Sometimes the simplest, most obvious things hit you the hardest. I'm not sure what it is about this simple statement that triggered something in me but almost immediately I zoned out from his sermon (sorry John if you're reading this!) and I thought back over my life. I remembered mission trips from my youth group days and I thought about how even now nearly 20 years later I can remember almost every detail of some of those trips. I remembered chopping onions in a Washington DC soup kitchen with Daniel Wilkins... I remembered singing silly songs to elementary school kids in Queens with Casey Galbraith and Mendi Smith... I remembered picking up a crying woman on the side of the road in Hershey, Pennsylvania with Mark Nelson and Dave Curry. More recently, I remembered singing Christmas carols in the county jail with my friends from West Towne Christian Church... I remembered serving dinner at Volunteers of America with my youth group kids at Lighthouse Christian... I remembered how it felt to completely pour yourself out to the point of exhaustion for the others. Those are the times in my life I've felt closest to Jesus, almost without exception.

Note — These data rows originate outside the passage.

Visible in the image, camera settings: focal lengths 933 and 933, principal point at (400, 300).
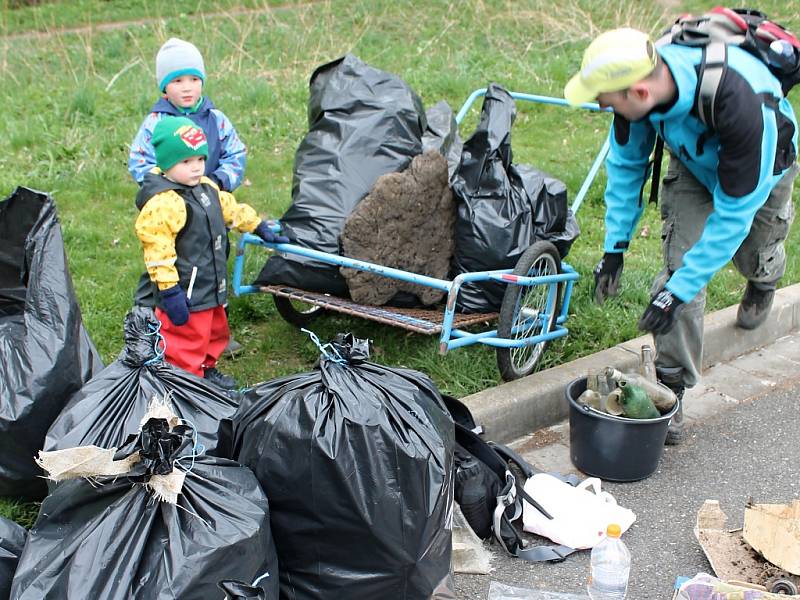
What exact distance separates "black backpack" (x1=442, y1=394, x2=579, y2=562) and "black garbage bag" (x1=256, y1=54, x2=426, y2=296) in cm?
128

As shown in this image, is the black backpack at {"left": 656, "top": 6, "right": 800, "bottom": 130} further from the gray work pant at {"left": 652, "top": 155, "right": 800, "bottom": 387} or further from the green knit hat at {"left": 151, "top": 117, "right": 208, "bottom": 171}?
the green knit hat at {"left": 151, "top": 117, "right": 208, "bottom": 171}

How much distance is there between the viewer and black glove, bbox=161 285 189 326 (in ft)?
12.2

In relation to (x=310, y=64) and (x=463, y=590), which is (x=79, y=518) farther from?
(x=310, y=64)

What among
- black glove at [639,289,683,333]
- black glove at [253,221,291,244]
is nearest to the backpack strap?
black glove at [639,289,683,333]

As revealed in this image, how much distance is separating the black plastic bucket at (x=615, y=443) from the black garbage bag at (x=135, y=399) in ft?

Then I thought about my spiritual journey over the more recent years. I thought back to that night watching Invisible Children...I thought of all my frustrations not knowing how to really shake myself out of my overly comfortable life... I thought of the legacy I was already leaving for my family... I looked back. In the existential rear-view mirror of my life, I looked for the others... I looked long and hard.... and for the most part all I saw was my own two eyes staring back at me.
"Wait a second Greg.... you're a pastor.... you work at a church for crying out loud... what do you mean you don't do anything for others? You lead the church in worship every week... that's something, right? You're being too hard on yourself man... lighten up. Aren't you adopting a kid for crying out loud? That's more than a lot of people can say... you're being ridiculous!"
Anyone who would say that... all I can say is, I wish it was only you I had to answer to on this! Sure I've been a pastor for a good long while now and sure, in the day to day of that, do lots of things for people. I won't deny that, but I know what I see when I look in the mirror and that is someone who is more selfish than not.... who lives for himself first most of the time.... who for every day I do something for somebody else there are 2 or 3 where I try to coast by doing as little as possible for anybody... who would rather join your facebook group to help starving children than join your hand to go help you feed actual starving children. Oh how I wish I only had you who don't really know me that well to answer to!
But the reality is, I answer to a God who quite obviously, from even a simple reading of scripture, cares deeply about social justice issues in this world. Jesus says it over and over and over again... feed the poor... visit the prisoner... rescue the orphans.... visit the widows.... love one another... if someone is hungry, give him food.... if someone is naked, give them clothes... if someone is beaten down, pick them up. When you do these things for one another, you do them for me... when you don't do them for each other, you don't do them for me.... or in the words of Keith Green "Jesus came to your door... you left him out on the street." Jesus says these things over and over again. It is impossible to miss. Jesus' words don't just suggest action on our part... they demand it.